E con un simile quadro, invece cercare una via per uscire dal pantano, oggi si pensa di aggiornare le rendite catastali. Speriamo che chi governa non usi trucchi e assicuri un adeguamento che tenga conto del reale valore degli immobili. Considerando che dal 2009 i prezzi e le compravendite sono in caduta libera, temo che non sarà così. Come pure temo non vi sarà alcuna seria volontà di colpire gli evasori.
Se vogliamo che l’Italia riparta occorre ricreare fiducia, riportando la tassazione sugli immobili ai livelli del 2011, semplificando gli adempimenti e garantendo agli italiani almeno 10 anni di “pace” fiscale. Diversamente, è illusorio pensare che provvedimenti come lo Sblocca Italia possano servire a qualcosa: rendere più agevoli le procedure per le nuove costruzioni e le ristrutturazioni ha un senso solo se c’è qualcuno che investe e che compra.

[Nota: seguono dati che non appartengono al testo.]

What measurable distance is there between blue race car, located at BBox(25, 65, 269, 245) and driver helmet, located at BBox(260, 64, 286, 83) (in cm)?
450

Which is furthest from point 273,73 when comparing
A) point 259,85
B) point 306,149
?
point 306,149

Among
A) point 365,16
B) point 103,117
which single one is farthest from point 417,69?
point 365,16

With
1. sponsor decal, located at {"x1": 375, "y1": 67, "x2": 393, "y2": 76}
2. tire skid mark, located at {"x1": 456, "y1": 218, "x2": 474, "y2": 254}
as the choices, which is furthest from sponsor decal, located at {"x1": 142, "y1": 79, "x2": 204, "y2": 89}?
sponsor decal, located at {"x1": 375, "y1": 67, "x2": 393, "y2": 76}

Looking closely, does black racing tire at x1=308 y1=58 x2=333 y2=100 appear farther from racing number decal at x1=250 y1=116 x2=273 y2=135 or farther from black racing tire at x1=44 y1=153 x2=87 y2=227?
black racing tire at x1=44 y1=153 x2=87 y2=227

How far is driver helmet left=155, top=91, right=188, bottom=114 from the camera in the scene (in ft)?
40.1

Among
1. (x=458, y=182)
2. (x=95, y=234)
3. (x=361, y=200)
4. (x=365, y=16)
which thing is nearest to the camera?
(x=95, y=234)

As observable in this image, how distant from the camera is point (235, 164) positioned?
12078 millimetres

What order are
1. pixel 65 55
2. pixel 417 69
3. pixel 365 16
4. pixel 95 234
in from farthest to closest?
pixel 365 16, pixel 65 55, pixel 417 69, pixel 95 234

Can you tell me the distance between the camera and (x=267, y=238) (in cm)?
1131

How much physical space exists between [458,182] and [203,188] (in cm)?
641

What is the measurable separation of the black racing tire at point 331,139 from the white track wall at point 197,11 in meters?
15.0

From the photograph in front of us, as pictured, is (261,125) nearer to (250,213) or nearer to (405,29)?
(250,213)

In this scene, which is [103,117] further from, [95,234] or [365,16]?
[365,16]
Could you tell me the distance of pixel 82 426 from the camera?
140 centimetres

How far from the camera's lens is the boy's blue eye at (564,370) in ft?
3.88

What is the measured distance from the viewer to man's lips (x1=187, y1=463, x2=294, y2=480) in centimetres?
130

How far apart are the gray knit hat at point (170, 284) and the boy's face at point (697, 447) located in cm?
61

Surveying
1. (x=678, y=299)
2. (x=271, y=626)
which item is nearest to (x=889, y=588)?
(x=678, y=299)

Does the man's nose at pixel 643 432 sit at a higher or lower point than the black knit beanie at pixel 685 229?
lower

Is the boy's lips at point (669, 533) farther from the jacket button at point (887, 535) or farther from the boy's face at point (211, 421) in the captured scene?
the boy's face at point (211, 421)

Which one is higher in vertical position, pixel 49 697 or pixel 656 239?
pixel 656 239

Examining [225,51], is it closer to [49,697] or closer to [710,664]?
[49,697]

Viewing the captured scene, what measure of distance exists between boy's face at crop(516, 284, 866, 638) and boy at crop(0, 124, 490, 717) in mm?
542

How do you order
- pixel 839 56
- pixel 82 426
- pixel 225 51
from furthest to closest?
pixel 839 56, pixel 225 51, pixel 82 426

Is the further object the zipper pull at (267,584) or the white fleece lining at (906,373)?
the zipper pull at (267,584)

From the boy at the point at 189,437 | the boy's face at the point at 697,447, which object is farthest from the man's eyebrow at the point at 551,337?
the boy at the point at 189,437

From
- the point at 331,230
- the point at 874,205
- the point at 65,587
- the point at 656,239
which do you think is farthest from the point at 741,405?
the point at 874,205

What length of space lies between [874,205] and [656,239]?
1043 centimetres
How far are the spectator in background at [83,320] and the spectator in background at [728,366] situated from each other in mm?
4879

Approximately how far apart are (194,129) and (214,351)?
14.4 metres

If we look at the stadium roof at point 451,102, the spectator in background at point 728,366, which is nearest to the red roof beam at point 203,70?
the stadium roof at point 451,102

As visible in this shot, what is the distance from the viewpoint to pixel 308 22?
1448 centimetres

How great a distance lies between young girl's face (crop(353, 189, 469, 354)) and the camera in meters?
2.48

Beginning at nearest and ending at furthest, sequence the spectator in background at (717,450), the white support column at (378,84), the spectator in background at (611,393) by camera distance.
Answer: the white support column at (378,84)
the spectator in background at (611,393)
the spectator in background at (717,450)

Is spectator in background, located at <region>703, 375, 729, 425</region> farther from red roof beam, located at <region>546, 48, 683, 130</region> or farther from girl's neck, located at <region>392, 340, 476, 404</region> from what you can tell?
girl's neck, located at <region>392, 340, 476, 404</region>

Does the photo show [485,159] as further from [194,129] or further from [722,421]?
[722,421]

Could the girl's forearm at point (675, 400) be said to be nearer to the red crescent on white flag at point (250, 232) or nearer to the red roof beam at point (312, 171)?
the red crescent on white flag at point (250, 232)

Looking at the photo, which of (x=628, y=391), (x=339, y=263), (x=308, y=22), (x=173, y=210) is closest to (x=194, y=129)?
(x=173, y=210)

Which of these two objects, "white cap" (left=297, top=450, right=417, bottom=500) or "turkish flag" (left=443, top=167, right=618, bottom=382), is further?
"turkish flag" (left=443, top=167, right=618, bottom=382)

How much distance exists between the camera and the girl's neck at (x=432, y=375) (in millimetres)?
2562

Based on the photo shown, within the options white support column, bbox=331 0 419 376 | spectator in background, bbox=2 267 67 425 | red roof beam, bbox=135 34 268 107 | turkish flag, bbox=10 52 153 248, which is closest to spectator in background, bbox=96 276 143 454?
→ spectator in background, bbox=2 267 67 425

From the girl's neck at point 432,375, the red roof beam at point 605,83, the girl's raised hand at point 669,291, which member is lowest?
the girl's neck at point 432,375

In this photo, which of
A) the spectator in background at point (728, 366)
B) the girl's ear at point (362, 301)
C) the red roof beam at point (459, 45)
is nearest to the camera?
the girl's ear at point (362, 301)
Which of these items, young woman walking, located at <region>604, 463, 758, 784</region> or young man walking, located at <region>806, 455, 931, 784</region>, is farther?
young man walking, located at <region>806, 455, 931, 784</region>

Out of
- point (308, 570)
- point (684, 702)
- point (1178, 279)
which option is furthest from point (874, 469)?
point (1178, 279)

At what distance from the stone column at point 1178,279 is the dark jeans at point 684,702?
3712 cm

E i soldi dove li troviamo? Non voglio parlare della spending review, che non si capisce che risultati abbia prodotto né che fine abbia fatto. Mi limito a dire che una decina di miliardi potrebbero essere trovati eliminando l’obolo degli 80 euro in busta paga, che non è servito a nulla se non in funzione elettoralistica; e che recuperare l’evasione si può, basta continuare a volerlo, riprendendo l’opera di censimento e controllo avviata alcuni anni orsono e che nel 2013 si è conclusa con l’emersione di 1,2 milioni di immobili prima sconosciuti al fisco, concentrandosi sulle aree a più elevata densità di abusi (quelli veri, non quelli formali o di piccolo livello, come i cambi di destinazione), superando timori e complicità.